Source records
★ ★ ★ ★ ★ ★ ★
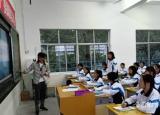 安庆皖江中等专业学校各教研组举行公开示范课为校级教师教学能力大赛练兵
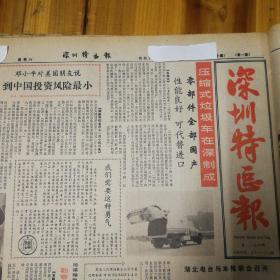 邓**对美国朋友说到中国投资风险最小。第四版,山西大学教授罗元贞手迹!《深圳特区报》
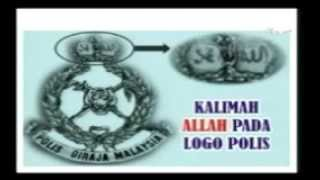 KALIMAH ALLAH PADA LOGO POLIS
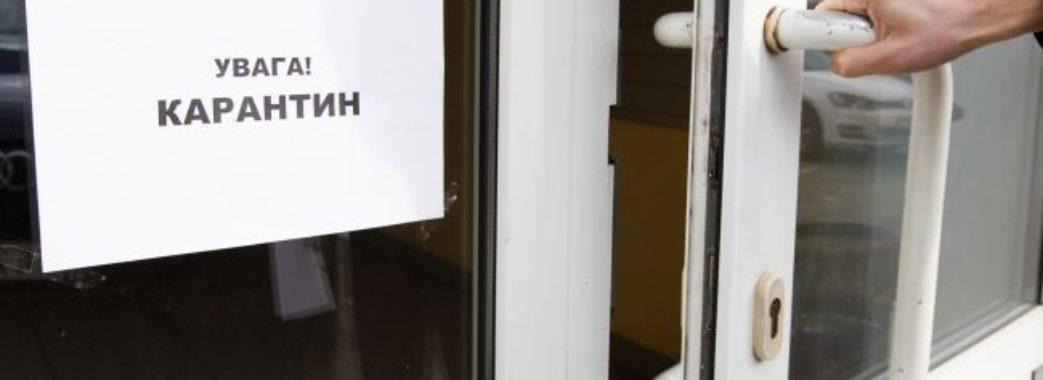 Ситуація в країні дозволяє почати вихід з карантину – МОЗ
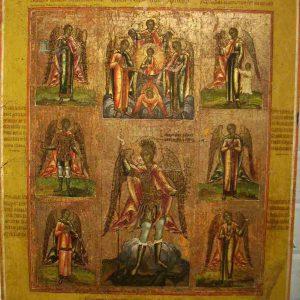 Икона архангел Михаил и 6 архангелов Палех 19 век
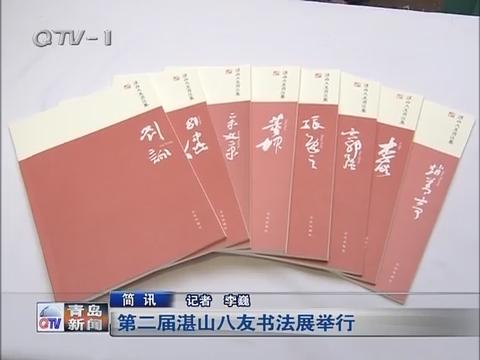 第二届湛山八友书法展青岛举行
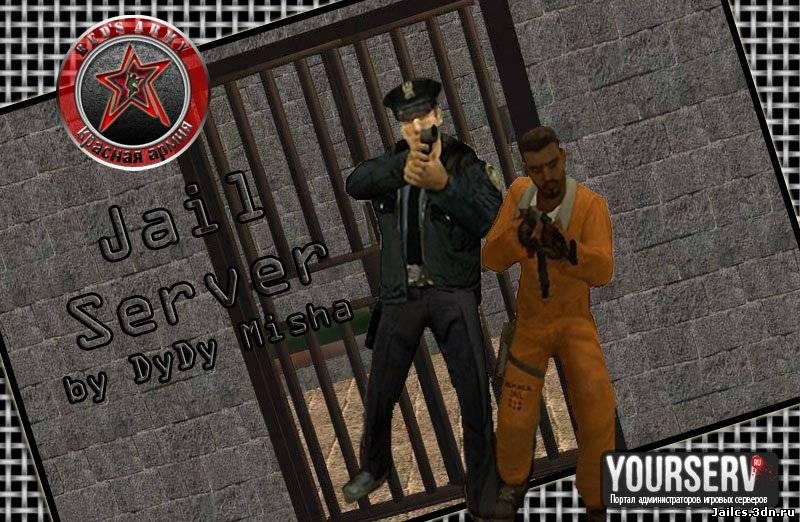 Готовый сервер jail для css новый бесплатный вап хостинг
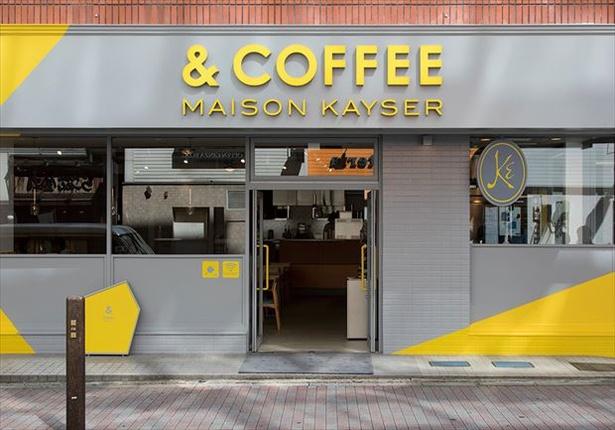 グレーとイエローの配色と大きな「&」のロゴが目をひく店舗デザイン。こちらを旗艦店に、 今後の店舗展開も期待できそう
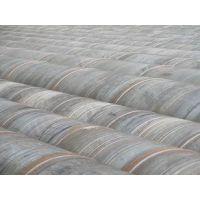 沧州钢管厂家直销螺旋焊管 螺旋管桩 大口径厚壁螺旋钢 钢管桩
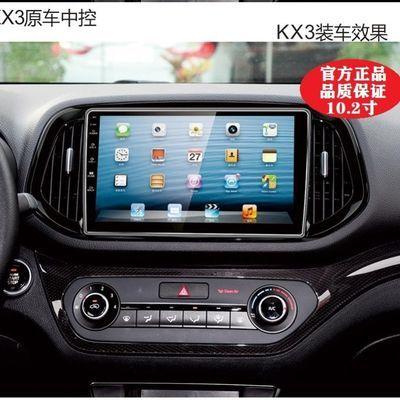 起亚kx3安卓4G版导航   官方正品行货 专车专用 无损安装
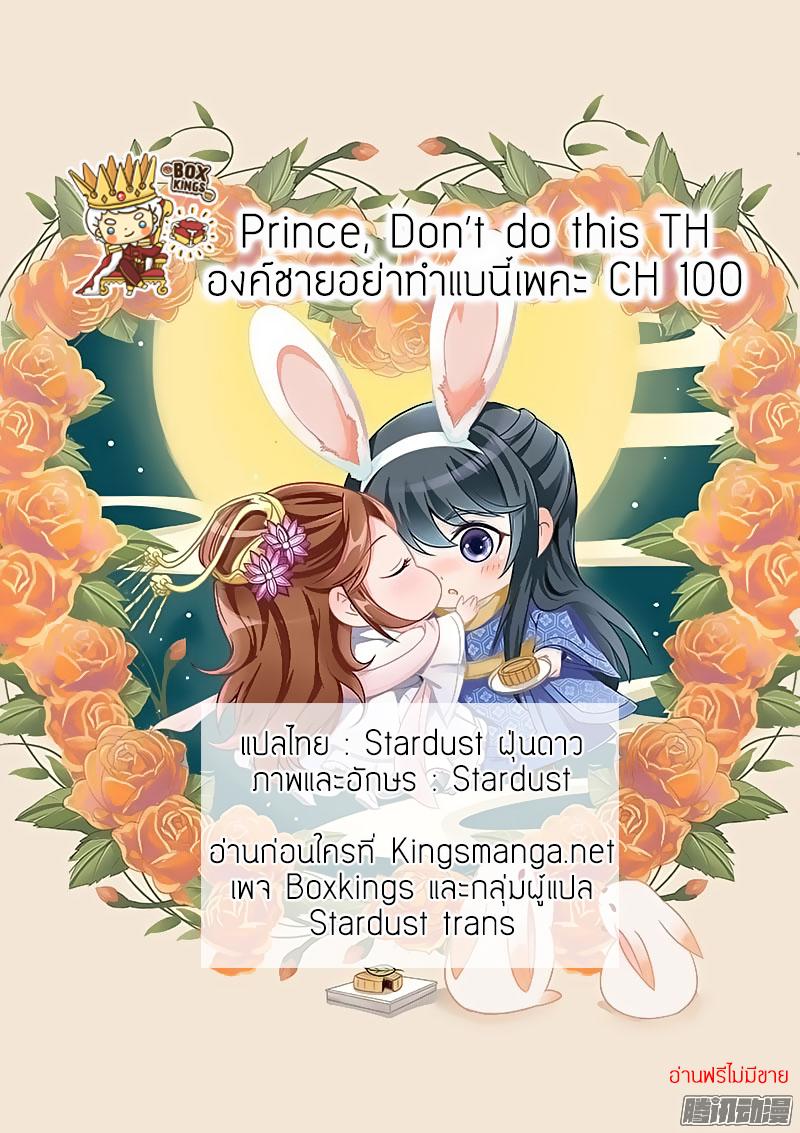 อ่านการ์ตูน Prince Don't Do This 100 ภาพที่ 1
★ ★ ★ ★ ★ ★ ★
# Action item:
Take the line containing "Икона архангел Михаил" as the first and the last line of the records as the end. Print every line in that span exactly, leaving out pictures.

# Answer to the exercise:
 Икона архангел Михаил и 6 архангелов Палех 19 век
 第二届湛山八友书法展青岛举行
 Готовый сервер jail для css новый бесплатный вап хостинг
 グレーとイエローの配色と大きな「&」のロゴが目をひく店舗デザイン。こちらを旗艦店に、 今後の店舗展開も期待できそう
 沧州钢管厂家直销螺旋焊管 螺旋管桩 大口径厚壁螺旋钢 钢管桩
 起亚kx3安卓4G版导航   官方正品行货 专车专用 无损安装
 อ่านการ์ตูน Prince Don't Do This 100 ภาพที่ 1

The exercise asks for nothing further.